By Nicole Acevedo, NBC News
Puerto Rican high school student José Nolla Marrero was 15 when he asked himself a simple question.
“How can I get products that were healthy but good for the environment? “ he said.
In his quest to answer it, Nolla Marrero founded E-Farm, a digital platform that connects farmers across the island with consumers. Nolla came up with a website that showcases farmers’ products and then coordinates the purchase and delivery of the sustainable and organic produce and products.
“I found out that people wanted a way of buying these products directly and that’s how the idea of E-Farm itself came about,” said Nolla Marrero, who is now 17. “My goal with E-Farm is to make every farmer an entrepreneur, so that they can be self sufficient and that they can sell their products directly to consumers.”
E-farm currently has 24 registered farms with 5 more on the way and has shipped goods to consumers in Puerto Rico, New York, Connecticut and as far as Montana.
Promoting the production and sale of island-grown produce is significant, since Puerto Rico currently imports about 85 percent of its food, a situation that became starkly evident following Hurricane Maria, when it was hard for residents to obtain food. In addition, farming and food production helps stem the island’s high unemployment rate and tough economic situation.
Nolla Marrero is part of a rising group of agricultural entrepreneurs who are empowering farmers, a sector that had seen growth just before Hurricane Maria hit Puerto Rico last year.
According to statistics provided by the governor’s office in 2016, farm income grew 25 percent to more than $900 million from 2012 to 2014. The amount of acreage under cultivation rose 50 percent over the past four years, generating at least 7,000 jobs; as of 2015, 23,000 Puerto Ricans had farming jobs.
FROM AN IDEA TO ACTION
To turn his concept into a business, Nolla Marrero needed money.
He participated in two entrepreneurship programs that earned him more than $40,000 in grants and seed money to help him develop E-Farm.
In 2015, he joined a Puerto Rican entrepreneurship reality TV show called Hit3001.com; through the show, Nolla Marrero won a $10,000 prize. A year later, he was selected to join Parallel 18, an accelerator program that helps small companies with funding, mentoring, consulting, and introduction to investors. As part of the accelerator program, Nolla Marrero was able to get over $30,000 in funding.
But E-Farm’s growth was halted when Hurricane Maria ravaged Puerto Rico. The storm devastated about 80 percent of all the island’s crops and severely damaged the island’s dairy industry and plantain and coffee plantations.
“Hurricane Maria decimated the entire agricultural industry in Puerto Rico, which made it impossible for me to sell, since none of the farmers could sell themselves. I was also personally impacted,” said Nolla Marrero.

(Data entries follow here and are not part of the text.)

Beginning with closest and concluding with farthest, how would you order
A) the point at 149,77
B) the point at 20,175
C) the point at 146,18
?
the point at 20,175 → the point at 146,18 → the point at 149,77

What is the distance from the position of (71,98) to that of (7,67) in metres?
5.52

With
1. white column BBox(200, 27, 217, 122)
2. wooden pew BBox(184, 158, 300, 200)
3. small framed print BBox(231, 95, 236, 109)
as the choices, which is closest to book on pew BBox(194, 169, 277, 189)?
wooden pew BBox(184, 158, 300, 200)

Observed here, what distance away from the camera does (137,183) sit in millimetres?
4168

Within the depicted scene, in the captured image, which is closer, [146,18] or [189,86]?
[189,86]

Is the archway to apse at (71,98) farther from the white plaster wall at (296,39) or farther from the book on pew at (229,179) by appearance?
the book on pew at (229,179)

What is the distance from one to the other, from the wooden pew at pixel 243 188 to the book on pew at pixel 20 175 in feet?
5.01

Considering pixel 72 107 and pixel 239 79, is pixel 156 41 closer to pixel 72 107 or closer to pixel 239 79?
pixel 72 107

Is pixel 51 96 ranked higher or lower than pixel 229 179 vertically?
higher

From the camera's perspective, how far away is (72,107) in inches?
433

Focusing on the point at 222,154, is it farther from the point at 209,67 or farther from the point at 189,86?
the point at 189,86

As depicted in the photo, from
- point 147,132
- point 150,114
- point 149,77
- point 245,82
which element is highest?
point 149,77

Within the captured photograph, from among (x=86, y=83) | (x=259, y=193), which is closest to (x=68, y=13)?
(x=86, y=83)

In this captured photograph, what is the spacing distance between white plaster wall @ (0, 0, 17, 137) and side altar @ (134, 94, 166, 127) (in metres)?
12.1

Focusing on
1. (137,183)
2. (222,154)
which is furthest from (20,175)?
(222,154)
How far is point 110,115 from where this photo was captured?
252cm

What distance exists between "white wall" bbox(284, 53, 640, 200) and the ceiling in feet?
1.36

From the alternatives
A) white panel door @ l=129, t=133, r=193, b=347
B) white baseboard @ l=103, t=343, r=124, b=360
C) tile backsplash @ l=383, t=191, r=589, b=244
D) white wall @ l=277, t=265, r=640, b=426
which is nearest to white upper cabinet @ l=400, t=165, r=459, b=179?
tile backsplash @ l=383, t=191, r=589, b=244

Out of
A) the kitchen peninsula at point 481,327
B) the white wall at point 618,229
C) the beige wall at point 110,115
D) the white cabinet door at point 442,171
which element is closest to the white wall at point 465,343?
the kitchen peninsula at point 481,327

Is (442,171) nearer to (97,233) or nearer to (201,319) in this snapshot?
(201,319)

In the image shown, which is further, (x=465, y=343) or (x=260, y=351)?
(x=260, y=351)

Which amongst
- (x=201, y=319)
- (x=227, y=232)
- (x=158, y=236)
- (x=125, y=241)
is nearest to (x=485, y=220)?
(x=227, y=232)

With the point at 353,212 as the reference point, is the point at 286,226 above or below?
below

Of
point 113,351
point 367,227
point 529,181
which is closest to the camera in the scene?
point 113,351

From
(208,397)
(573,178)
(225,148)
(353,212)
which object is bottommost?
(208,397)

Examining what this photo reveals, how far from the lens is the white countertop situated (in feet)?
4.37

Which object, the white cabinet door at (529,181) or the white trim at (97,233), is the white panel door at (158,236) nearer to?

Maria left millions of Puerto Ricans in the island, including Nolla Marrero, cut off from the entire world when the hurricane completely brought down the island’s communication system.
With no internet and no cell phone service, E-Farm’s operations went down temporarily and Nolla Marrero had a hard time finishing school since he takes online courses.
“The best way of describing being cut off,” he said, “is like if you had to live through the same day for six months or an entire year. That’s the best way of describing it; it kind of felt isolating.”
But things have gotten better.
“Agriculture is one of the industries that can recover the quickest,” said Edwin Almodóvar, director of USDA’s Natural Resources Conservation Services in Puerto Rico.
A year later, most of the island’s farming industry has been able to recover effectively, Puerto Rico’s Secretary of Agriculture Carlos Flores told NBC News.
As farmers continue to recover, Nolla Marrero hopes to be able to relaunch E-Farm with more farmers and more products — all while applying to colleges.
“Right now, I’m focusing on three things. First is to launch E-Farm. The second thing is to find good colleges. I’m looking for a wide variety of colleges and I’m just learning from the different things that I like and dislike,” said Nolla Marrero. He’s also trying to figure out ways to use some of the photos he has taken of E-Farm farmers for fundraising purposes.
But Nolla Marrero’s long term vision for E-Farm is to serve as a bridge between farmers and consumers, “so consumers can really see where their food comes from.”
For farmers, it’s been a game changer.
“It surprised us a lot. We thought it wasn’t going to work. And yes, we ended up selling a lot,” Lydia Díaz Rodríguez, a farmer at Yucae in Yabucoa. “We hope that soon we can start selling the ‘pasteles,’ the ‘alcapurrias,’ we’re already selling our yuca bread, meaning that we are recovering little by little.”
And for Nolla Marrero, this venture which has real-life benefits for so many people beats getting good grades anytime.
“Helping a farmer or helping anyone in your community in particular, I’ll put it this way, it feels better than getting an A+,” said Nolla Marrero. “It shows how your work really affects people in a positive way.”